▶ _The request_
Continue the article on the Bhil artist Lado Bai below, starting right after its last sentence.

- Born: Jhabua, Madhya Pradesh

= Lado Bai =

Indian artist

Lado Bai is a tribal artist from the Bhil tribe of Madhya Pradesh. Her work has been showcased in various exhibitions in India, France and the UK.

She lives and works in the Adivasi Lok Kala Academy, Bhopal.

== Early life and career ==
Lado Bai was born in the Badi Bawadi village of Jhabua, Madhya Pradesh in the Bhil tribal community. At a very early age, she moved to Bhopal with her family to be engaged as manual labourers in the building of the iconic Bharat Bhavan. She got married and continued to work in the building complex and also painted to de-stress after a day's work.

Lado Bai started her work alongside Bhuri Bai. Her art reflects the spirituality and animism of her community. For years, she could not pursue her art because of financial constraints. Her luck turned when she was discovered by the famous Indian artist Jagdish Swaminathan. Swaminathan encouraged her to work for the Adivasi Lok Kala Academy where she had the opportunity to transfer images of festivals, rituals and animals from wall to paper.

== Bhil art ==
The Bhil Tribe are indigenous, being the Second largest Tribal Community in India. Art is Integral to the Bhil Community. The rich texture of their paintings generally depict nature and Adivasi Style that is their legacy. Bhil artists are just starting to be internationally recognized. They paint the simple human joys of birth and other ceremonial occasions like harvests that are often forgotten in our modern society. The art of the Bhils along with that of other tribal groups reminds us what the simple pleasures in life are.

== Inspiration and style ==
Lado Bai's works are characteristic for their formal simplicity, heightened by her use of dots. Nature, spirituality and animism find dominance in her canvases. She is inspired by the stories told by elders in her community, myths and rituals of the tribe and the flora and fauna she encounters in her everyday life. Bai creates art reflects the flora and fauna of her environment along with the customs and festivals of her tribe. Her work is informed by the timeless tradition of Bhil painting, portraying ritualized depictions of Pithora, the Bhil folklore god.

▶ _Given information_
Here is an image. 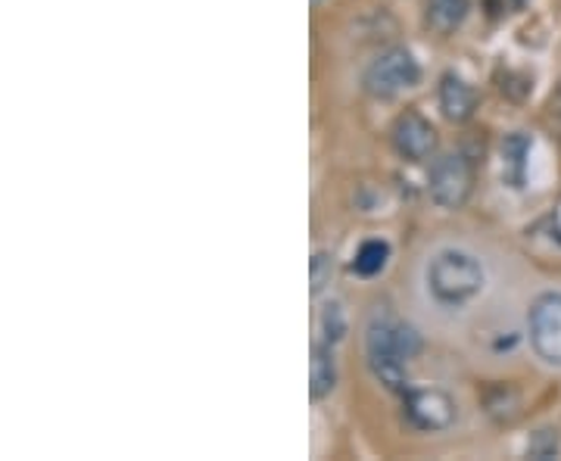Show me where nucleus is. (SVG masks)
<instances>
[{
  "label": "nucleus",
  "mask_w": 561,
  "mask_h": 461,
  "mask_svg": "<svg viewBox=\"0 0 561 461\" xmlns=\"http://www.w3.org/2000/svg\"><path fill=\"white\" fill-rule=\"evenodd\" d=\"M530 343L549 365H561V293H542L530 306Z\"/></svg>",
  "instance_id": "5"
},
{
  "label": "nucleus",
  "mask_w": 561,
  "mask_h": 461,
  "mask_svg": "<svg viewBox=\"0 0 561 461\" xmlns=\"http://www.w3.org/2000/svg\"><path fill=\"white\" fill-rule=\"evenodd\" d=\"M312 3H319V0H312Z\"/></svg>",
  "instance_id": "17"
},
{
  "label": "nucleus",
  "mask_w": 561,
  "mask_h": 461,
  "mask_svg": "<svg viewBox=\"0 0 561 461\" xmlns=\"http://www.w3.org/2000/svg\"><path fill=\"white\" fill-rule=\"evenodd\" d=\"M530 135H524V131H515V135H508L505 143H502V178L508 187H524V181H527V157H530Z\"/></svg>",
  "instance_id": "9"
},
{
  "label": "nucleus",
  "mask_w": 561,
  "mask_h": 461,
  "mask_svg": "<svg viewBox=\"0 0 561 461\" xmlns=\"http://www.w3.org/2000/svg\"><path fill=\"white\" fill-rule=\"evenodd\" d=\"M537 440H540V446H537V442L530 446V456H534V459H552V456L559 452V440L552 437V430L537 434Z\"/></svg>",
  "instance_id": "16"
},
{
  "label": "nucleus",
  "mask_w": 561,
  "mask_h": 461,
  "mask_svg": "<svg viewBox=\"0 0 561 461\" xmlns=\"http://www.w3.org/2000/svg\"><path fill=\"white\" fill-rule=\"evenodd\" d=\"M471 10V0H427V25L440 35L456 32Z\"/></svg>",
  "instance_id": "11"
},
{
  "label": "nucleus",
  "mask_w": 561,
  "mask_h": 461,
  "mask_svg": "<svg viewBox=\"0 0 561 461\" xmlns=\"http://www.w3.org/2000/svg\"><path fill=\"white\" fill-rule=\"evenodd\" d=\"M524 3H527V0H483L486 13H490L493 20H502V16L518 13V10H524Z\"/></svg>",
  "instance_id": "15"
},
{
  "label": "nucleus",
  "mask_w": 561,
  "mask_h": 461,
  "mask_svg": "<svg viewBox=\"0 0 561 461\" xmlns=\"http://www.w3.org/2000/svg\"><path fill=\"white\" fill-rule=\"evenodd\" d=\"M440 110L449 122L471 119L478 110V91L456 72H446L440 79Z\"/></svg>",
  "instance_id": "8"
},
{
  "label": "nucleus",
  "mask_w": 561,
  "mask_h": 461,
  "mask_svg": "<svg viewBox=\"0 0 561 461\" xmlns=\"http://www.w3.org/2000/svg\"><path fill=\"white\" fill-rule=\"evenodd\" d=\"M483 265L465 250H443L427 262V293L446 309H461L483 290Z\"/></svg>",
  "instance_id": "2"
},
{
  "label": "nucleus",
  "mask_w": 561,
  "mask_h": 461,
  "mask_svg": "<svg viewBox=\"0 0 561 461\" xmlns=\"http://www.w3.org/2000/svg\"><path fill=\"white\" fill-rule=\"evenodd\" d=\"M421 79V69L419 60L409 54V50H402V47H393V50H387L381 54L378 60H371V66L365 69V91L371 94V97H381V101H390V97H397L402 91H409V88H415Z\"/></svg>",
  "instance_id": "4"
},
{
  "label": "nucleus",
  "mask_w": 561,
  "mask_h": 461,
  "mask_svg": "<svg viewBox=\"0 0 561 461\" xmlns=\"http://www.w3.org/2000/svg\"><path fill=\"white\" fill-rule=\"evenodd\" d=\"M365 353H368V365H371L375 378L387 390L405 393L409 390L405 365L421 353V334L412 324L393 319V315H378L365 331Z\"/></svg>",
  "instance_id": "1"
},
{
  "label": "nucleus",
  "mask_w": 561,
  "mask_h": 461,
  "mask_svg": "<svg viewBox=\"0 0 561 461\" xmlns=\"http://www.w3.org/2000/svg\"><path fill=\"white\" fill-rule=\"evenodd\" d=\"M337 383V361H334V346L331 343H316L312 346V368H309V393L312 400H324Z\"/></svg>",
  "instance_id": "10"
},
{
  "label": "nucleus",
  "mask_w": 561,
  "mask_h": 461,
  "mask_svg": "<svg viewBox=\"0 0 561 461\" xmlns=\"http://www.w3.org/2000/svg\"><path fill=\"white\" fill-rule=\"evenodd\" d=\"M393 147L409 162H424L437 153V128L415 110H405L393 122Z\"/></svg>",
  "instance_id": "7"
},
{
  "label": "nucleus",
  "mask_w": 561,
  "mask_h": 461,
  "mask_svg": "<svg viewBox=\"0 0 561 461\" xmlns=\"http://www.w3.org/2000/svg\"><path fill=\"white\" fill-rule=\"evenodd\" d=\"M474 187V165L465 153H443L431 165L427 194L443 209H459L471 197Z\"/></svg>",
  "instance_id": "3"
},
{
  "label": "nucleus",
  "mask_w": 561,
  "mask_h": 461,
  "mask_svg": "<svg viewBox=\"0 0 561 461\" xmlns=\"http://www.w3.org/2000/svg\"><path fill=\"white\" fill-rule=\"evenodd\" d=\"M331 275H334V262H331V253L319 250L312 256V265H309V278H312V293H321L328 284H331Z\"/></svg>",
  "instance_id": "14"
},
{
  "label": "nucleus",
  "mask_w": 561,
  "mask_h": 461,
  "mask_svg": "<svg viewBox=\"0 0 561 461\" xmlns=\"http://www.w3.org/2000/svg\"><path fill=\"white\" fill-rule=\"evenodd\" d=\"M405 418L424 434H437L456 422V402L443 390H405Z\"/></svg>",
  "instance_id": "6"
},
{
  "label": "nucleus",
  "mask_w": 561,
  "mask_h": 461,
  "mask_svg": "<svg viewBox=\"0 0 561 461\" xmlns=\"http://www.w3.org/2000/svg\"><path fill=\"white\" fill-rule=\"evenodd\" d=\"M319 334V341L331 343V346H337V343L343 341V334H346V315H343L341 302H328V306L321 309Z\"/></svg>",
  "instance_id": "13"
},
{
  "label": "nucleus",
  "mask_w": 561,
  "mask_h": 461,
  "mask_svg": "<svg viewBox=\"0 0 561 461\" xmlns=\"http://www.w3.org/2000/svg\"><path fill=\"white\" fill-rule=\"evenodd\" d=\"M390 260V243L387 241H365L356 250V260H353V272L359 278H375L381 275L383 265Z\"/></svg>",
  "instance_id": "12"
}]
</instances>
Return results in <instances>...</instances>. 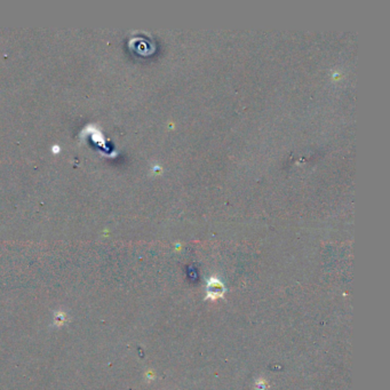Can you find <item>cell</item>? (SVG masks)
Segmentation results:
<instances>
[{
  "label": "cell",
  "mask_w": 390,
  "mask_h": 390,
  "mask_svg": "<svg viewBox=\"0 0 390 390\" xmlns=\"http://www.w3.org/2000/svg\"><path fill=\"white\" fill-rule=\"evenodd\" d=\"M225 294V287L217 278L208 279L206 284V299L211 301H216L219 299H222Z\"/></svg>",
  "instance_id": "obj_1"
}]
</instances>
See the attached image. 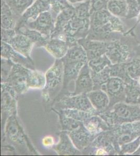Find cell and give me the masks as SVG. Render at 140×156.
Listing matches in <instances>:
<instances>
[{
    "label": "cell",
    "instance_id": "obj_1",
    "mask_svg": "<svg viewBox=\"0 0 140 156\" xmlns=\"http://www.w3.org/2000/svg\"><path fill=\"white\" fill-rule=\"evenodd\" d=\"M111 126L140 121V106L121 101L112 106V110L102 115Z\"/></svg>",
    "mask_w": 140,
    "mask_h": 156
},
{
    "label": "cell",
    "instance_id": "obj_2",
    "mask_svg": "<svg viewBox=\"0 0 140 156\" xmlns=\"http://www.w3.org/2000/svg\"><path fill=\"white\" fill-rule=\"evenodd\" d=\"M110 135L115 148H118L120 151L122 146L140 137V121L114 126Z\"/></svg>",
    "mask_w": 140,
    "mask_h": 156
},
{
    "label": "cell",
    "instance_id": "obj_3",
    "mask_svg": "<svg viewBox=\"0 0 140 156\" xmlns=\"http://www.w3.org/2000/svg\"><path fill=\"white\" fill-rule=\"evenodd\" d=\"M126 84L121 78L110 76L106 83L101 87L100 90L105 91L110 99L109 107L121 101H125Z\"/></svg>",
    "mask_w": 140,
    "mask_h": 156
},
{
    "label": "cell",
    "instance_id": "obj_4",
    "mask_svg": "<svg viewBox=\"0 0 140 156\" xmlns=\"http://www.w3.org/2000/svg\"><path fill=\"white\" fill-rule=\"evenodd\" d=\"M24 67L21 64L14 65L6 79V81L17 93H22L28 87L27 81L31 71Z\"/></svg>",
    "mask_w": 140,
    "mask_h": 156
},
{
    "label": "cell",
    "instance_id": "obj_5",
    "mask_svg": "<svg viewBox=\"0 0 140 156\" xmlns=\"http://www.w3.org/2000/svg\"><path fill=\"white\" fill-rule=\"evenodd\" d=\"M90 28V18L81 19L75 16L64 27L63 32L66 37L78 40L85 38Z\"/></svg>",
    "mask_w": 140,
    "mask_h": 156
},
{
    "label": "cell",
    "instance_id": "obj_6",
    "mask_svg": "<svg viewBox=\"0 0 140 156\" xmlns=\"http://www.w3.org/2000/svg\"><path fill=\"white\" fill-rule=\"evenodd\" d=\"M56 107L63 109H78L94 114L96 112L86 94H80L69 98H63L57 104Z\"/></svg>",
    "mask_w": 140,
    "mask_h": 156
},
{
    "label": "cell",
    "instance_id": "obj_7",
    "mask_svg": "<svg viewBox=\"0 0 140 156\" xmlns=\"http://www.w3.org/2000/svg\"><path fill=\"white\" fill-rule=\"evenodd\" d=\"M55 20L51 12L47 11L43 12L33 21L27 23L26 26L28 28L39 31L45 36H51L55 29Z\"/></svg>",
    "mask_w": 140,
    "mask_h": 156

▶ _Expected output_
Lado Bai's inspirations came from the stories told her elders, and her personal faith that the gods will be pleased by her Art.

She belongs to a community famous for their ritualistic murals of god Pithora, a centuries old tradition that was primarily a man's domain. Lado Bai carries forward this timeless tradition while at the same time, developing in a strong individual visual language.

Lado Bai is among such tribal artists who are keeping their traditional identity alive in their works and lives. Her paintings reflect all the aspects of a Bhil life. She seems completely at ease while working with fine quality brush and canvas in place of a piece of jute which she would use before. Today she is working at Adivasi Lok Kala Academy in Bhopal and is contented with her job as an artist.

In Lado Bai's work, nature, spirituality and animism of her community are dominant themes. With the encouragement and support of late Indian artist Jagdish Swaminathan, she has developed a contemporary language of traditional artforms. The main motifs in her works are the animal kingdom and Bhil rituals and festivals. Her works demonstrate an episode of a larger story from the folklore. "We prepare for a whole night before starting to paint. There are a lot of rituals that I have shown in my work, and this is exactly how the Bhil culture is," says Bai.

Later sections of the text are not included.